Pada saat itu, putra-putri beliau tidak berada di Tebuireng. Tapi tak lama kemudian mereka mulai berdatangan setelah mendengar ayahandanya tidak sadarkan diri. Menurut hasil pemeriksaan dokter, Kiai Hasyim mengalami pendarahan otak yang sangat serius.
Pada pukul 03.00 dini hari, bertepatan dengan 25 Juli 1947 atau 7 Ramadan 1366 H, Hadratussyaikh K.H. M. Hasyim Asy’ri dipanggil yang Maha Kuasa. atas jasanya selama perang kemerdekaan melawan Belanda (1945-1947), terutama yang berkaitan dengan 3 fatwanya yang sangat penting: 1. Perang melawan Belanda adalah jihad yang wajib dilaksanakan oleh semua umat Islam Indonesia. 2. Kaum Muslimin diharamkan melakukan perjalanan haji dengan kapal Belanda. 3. Kaum Muslimin diharamkan memakai dasi dan atribut-atribut lain yang menjadi ciri khas penjajah. maka Presiden Soekarno lewat Keputusan Presiden (Kepres) No. 249/1964 menetapkan bahwa KH Muhammad Hasyim Asy’ari sebagai Pahlawan Nasional.
Selain itu Beliau juga meninggalkan sebuah fatwa yang sangat penting untuk kita amalkan ditengah-tengah perkembangan zaman yang semakin pesat dan maju, yaitu didalam pengajian kilatan kitab Jawahir Al-Bukhori, KH Achmad Chalwani menyampaikan sekilas tentang pentingnya sanad dalam mempelajari ilmu agama. Beliau mengutip dari dawuh Hadratussyaikh KH Hasyim Asy’ari yang mengatakan dalam qonun asasi NU, yaitu :
إِعْلَمْ إِنَّ هَذَا الْعِلْمَ دِينٌ فَلْيَنْظُرْ أَحَدُكُمْ مِمَّنْ يَأْخُذُ دِينَاهُ Yang Artinya: ”Ketahuilah bahwa ilmu agama adalah agama, maka ketika kalian mengambil ilmu agama harus jelas dari siapa kalian mengambilnya, jangan asal ambil.”
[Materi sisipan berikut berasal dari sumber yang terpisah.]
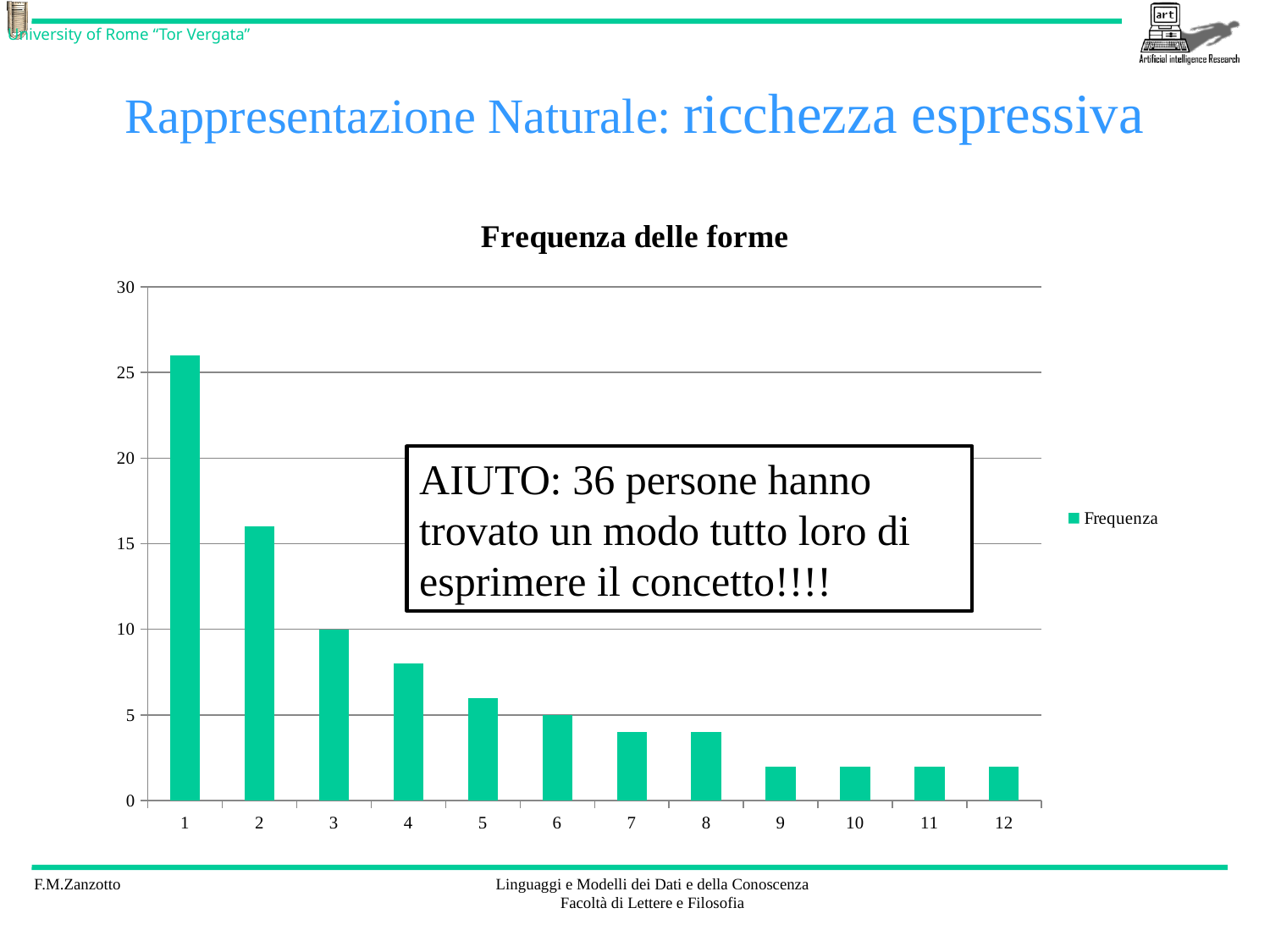
Which category has the highest value? 1 How many series does the legend list? 1 What is the value for category 3? 10 What is the value for category 6? 5 What kind of chart is shown on the slide? bar chart What is the name of the series shown in the legend? Frequenza Is the value for category 2 greater or less than 15? greater Is the value for category 4 greater or less than 10? less How many categories are shown on the x axis of the chart? 12 Is the value for category 1 greater or less than 25? greater Do the values rise or fall as you move from category 1 to category 12 along the x axis? fall What is the title of the chart? Frequenza delle forme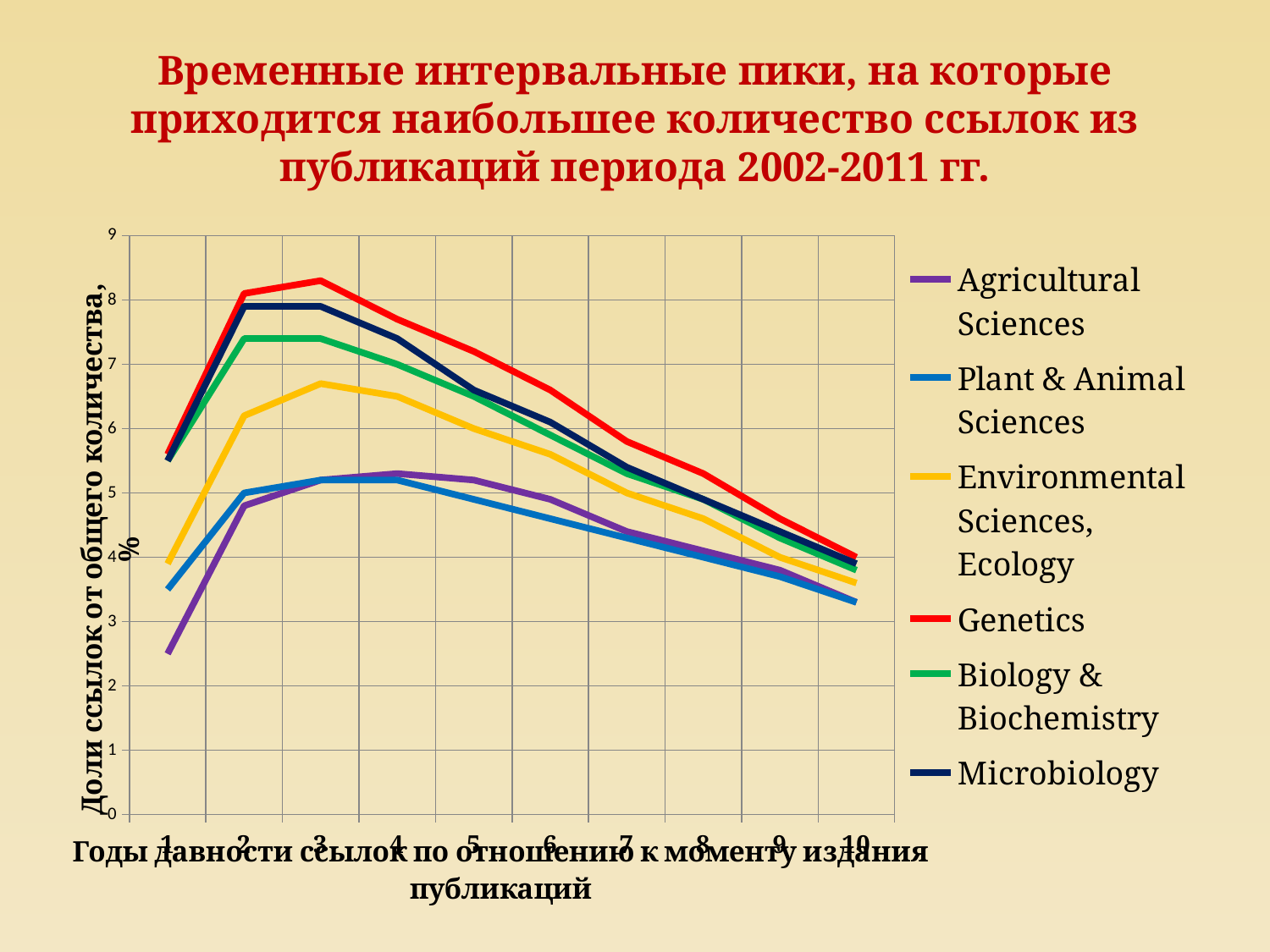
Is the value for Agricultural Sciences at year 1 greater or less than 3? less Is the value for Genetics at year 3 greater or less than 8? greater At year 2, which is larger: Genetics or Environmental Sciences, Ecology? Genetics Which series has the highest value at year 3? Genetics Which series has the lowest value at year 1? Agricultural Sciences Which series is listed first in the legend? Agricultural Sciences Do the values for Genetics rise or fall from year 3 to year 10? fall What colour is the Genetics line? red What kind of chart is shown on the slide? line chart Is the value for Plant & Animal Sciences at year 10 greater or less than 4? less How many points (years) are plotted along the x axis? 10 How many series does the legend list? 6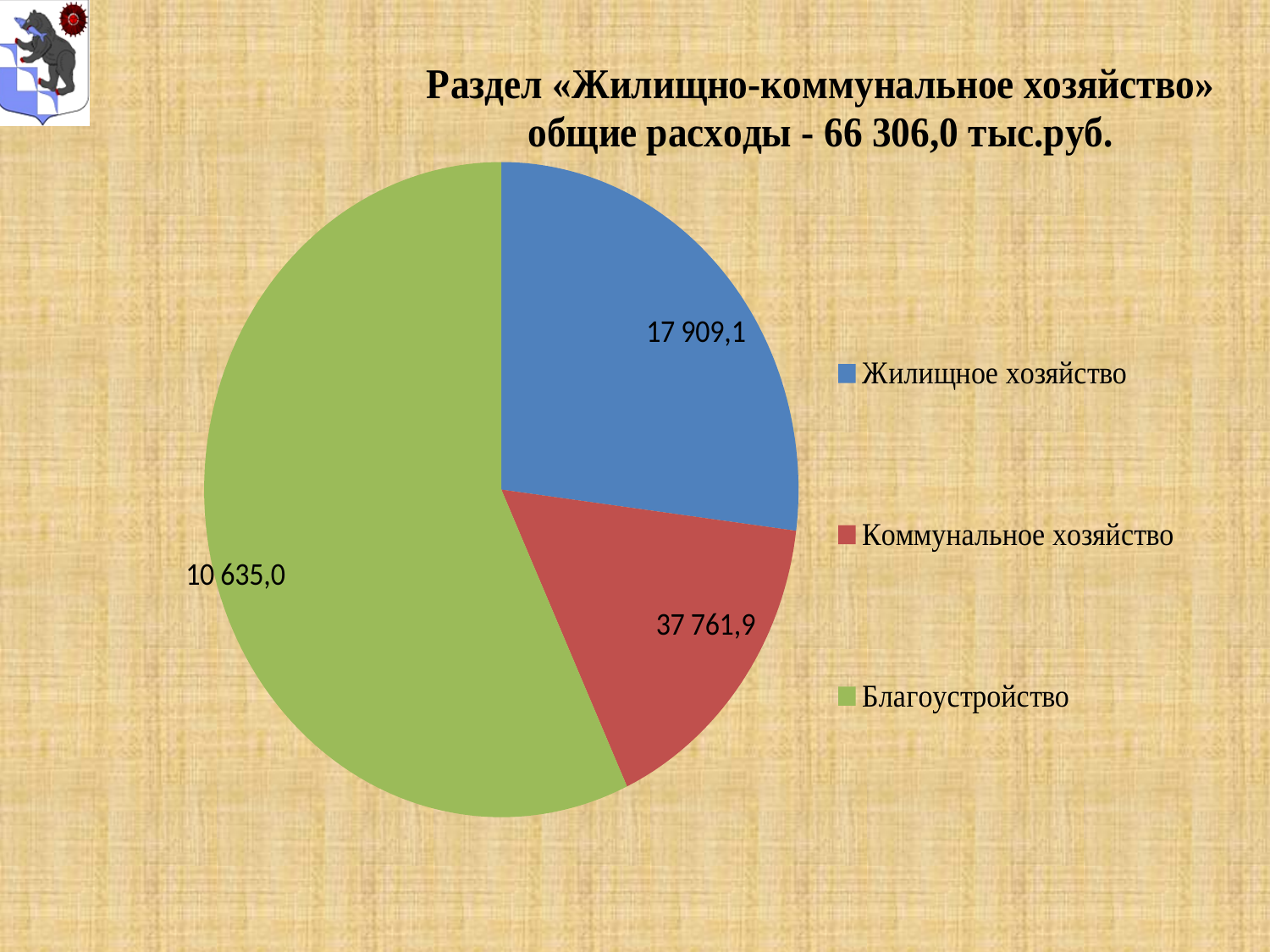
How many entries does the legend list? 3 What is the largest value printed as a data label on the chart? 37 761,9 How many slices does the pie chart have? 3 What value is printed on the Жилищное хозяйство slice? 17 909,1 Which slice is larger, Жилищное хозяйство or Коммунальное хозяйство? Жилищное хозяйство What is the smallest value printed as a data label on the chart? 10 635,0 What total expenditure is stated in the chart title? 66 306,0 тыс.руб. What kind of chart is shown on the slide? pie chart Which category has the largest slice of the pie? Благоустройство Which category has the smallest slice of the pie? Коммунальное хозяйство Which slice is larger, Благоустройство or Жилищное хозяйство? Благоустройство What colour is the Благоустройство slice? green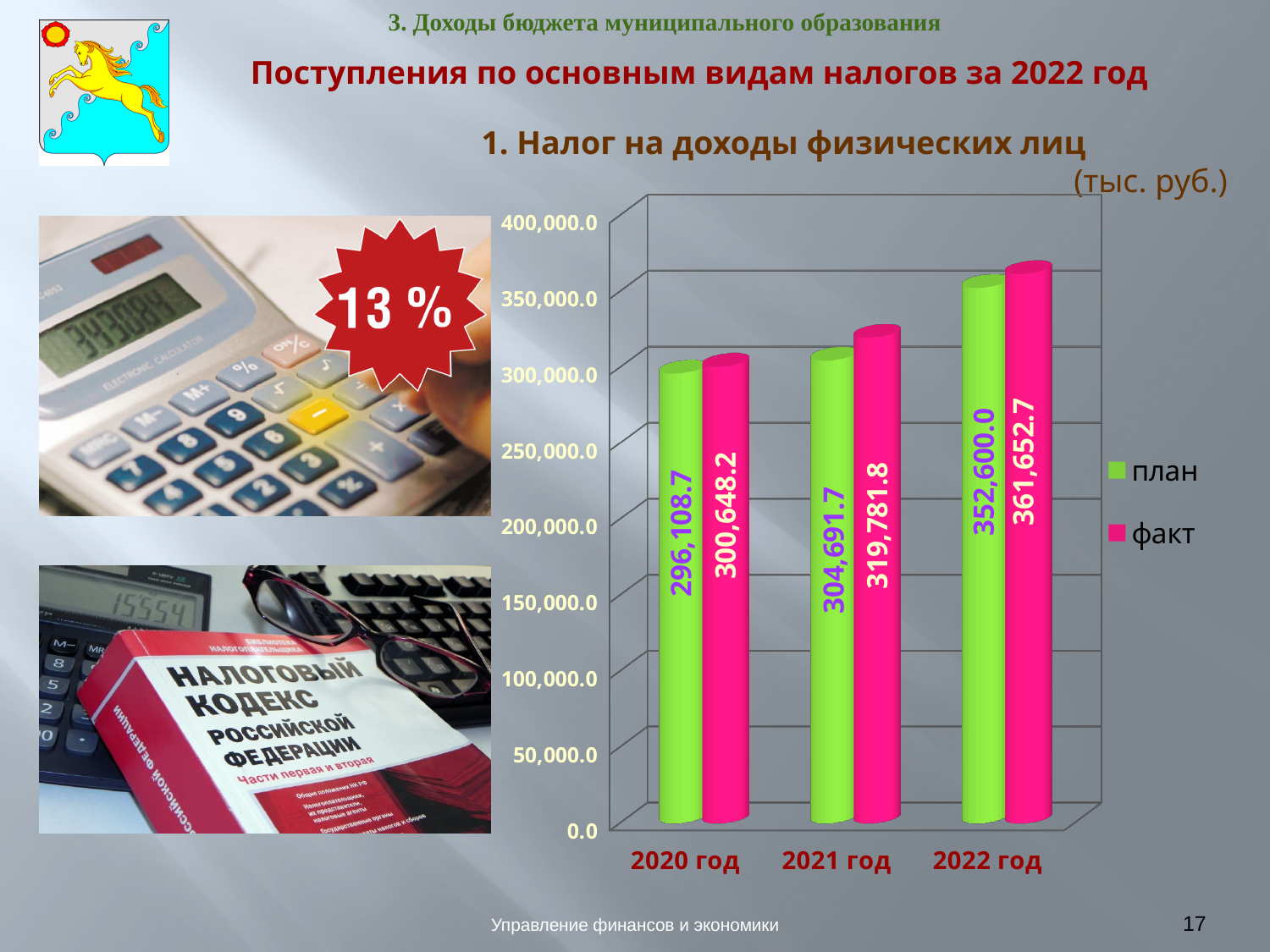
How many years are shown on the x axis? 3 What is the difference between факт and план for 2021 год? 15,090.1 How many series does the legend list? 2 What is the difference between факт and план for 2022 год? 9,052.7 Which is larger for 2020 год, план or факт? факт What is the план value for 2022 год? 352,600.0 What is the план value for 2020 год? 296,108.7 Which year has the highest факт value? 2022 год What is the факт value for 2022 год? 361,652.7 Which year has the lowest план value? 2020 год Do the факт values rise or fall from 2020 год to 2022 год? rise What is the факт value for 2021 год? 319,781.8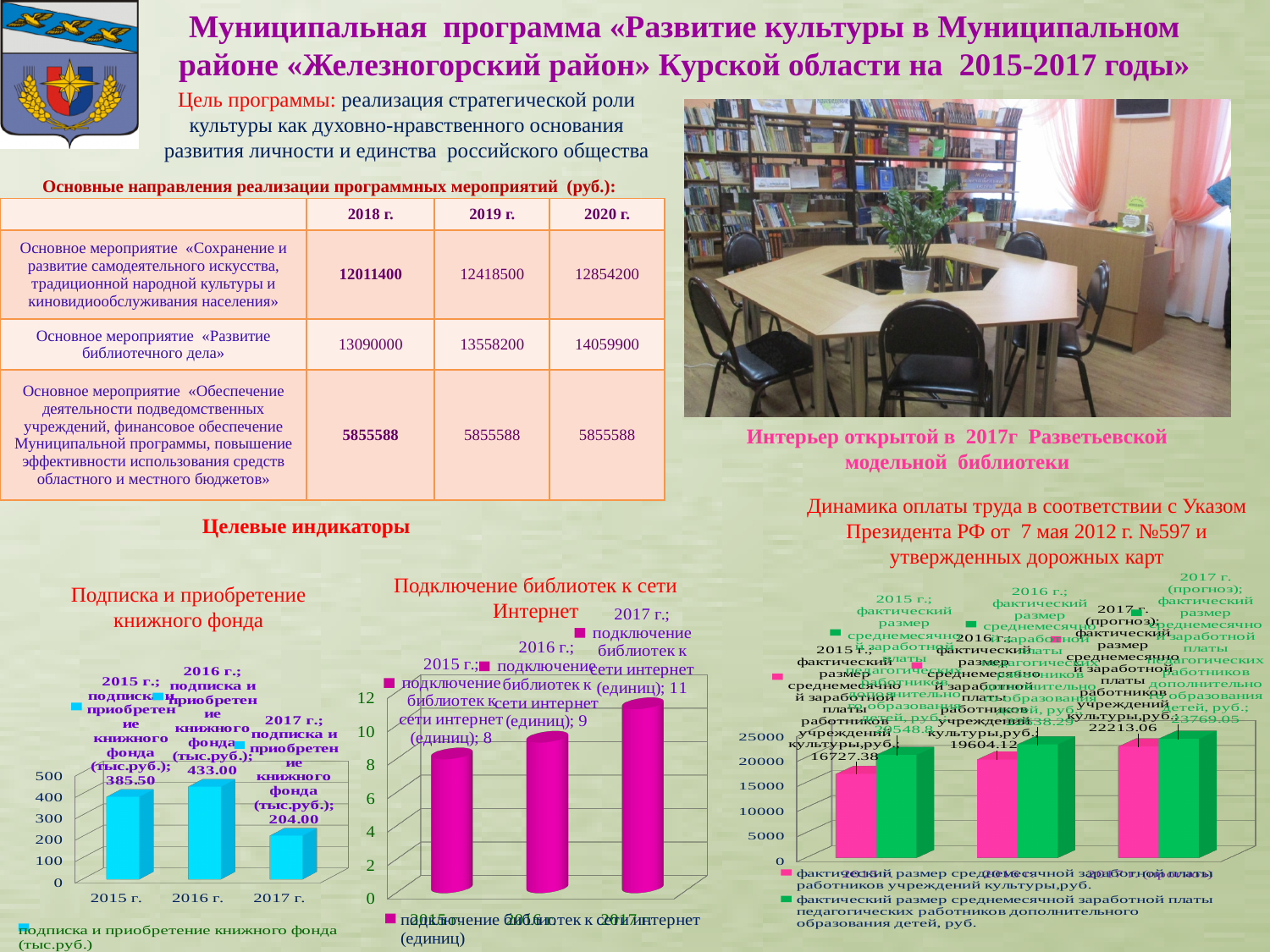
In the chart 'Подключение библиотек к сети Интернет', what is the value for 2015 г.? 8 In the chart 'Подписка и приобретение книжного фонда', what is the difference between the 2015 г. and 2017 г. values? 181.50 In the chart 'Подключение библиотек к сети Интернет', do the values rise or fall from 2015 г. to 2017 г.? rise How many series does the legend of the chart 'Динамика оплаты труда' list? 2 In the chart 'Подписка и приобретение книжного фонда', what is the value for 2017 г.? 204.00 In the chart 'Динамика оплаты труда', what is the фактический размер среднемесячной заработной платы работников учреждений культуры for 2017 г. (прогноз)? 22213.06 How many years are shown on the x axis of the chart 'Подключение библиотек к сети Интернет'? 3 In the chart 'Подключение библиотек к сети Интернет', what is the value for 2017 г.? 11 In the chart 'Подписка и приобретение книжного фонда', what is the value for 2016 г.? 433.00 In the chart 'Динамика оплаты труда', which is larger for 2016 г.: the salary of работников учреждений культуры or of педагогических работников дополнительного образования детей? педагогических работников дополнительного образования детей In the chart 'Динамика оплаты труда', what is the фактический размер среднемесячной заработной платы работников учреждений культуры for 2015 г.? 16727.38 In the chart 'Подписка и приобретение книжного фонда', which year has the highest value? 2016 г.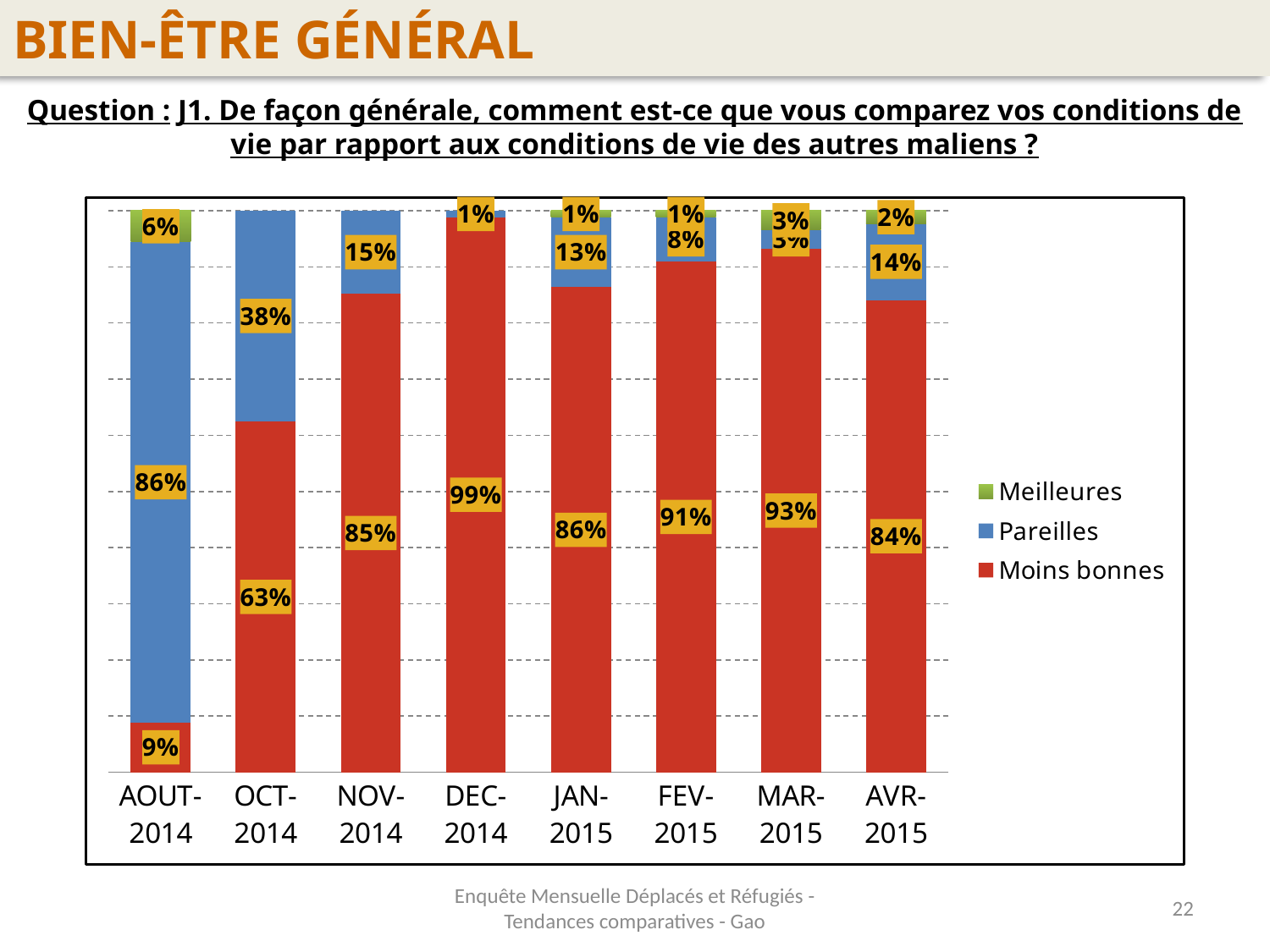
What is the value for Pareilles in OCT-2014? 38% What is the difference between the Moins bonnes values for OCT-2014 and AOUT-2014? 54% In which month is the Moins bonnes value highest? DEC-2014 How many months are shown on the x axis? 8 What type of chart is shown on the slide? stacked bar chart Which is larger, the Pareilles value in NOV-2014 or in AVR-2015? NOV-2014 How many series does the legend list? 3 What is the value for Pareilles in AOUT-2014? 86% What is the value for Moins bonnes in DEC-2014? 99% In which month is the Moins bonnes value lowest? AOUT-2014 What is the value for Meilleures in AVR-2015? 2% Which series is shown in red? Moins bonnes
Menurut KH Achmad Chalwani, pentingnya sanad dalam mempelajari ilmu agama tidak dapat diabaikan. Sanad merupakan rantai pengetahuan yang menghubungkan kita dengan guru-guru terdahulu, termasuk Nabi Muhammad saw. Dengan memiliki sanad, kita dapat memastikan bahwa ilmu agama yang kita pelajari adalah benar dan sesuai dengan ajaran Islam. namun, saat ini banyak orang yang mempelajari ilmu agama tanpa memiliki sanad. Mereka mempelajari ilmu agama melalui media sosial seperti Youtube, tanpa memiliki guru yang dapat membimbing mereka. Beliau mengibaratkan hal tersebut dalam sebuah maqolah yaitu : مَنْ لَيْسَ لَهُ شَيْخٌ فَشَيْخُهُ الشَيْطَانُ Yang Artinya : “Barangsiapa yang tidak memiliki guru (spiritual), maka gurunya adalah setan.”
Hal ini dapat menyebabkan kesesatan dan kekeliruan dalam memahami ilmu agama. Oleh karena itu, KH Achmad Chalwani menekankan pentingnya mempelajari ilmu agama dengan memiliki sanad. Kita harus mencari guru yang dapat membimbing kita dalam mempelajari ilmu agama, dan kita harus memastikan bahwa guru kita memiliki sanad yang jelas dan benar.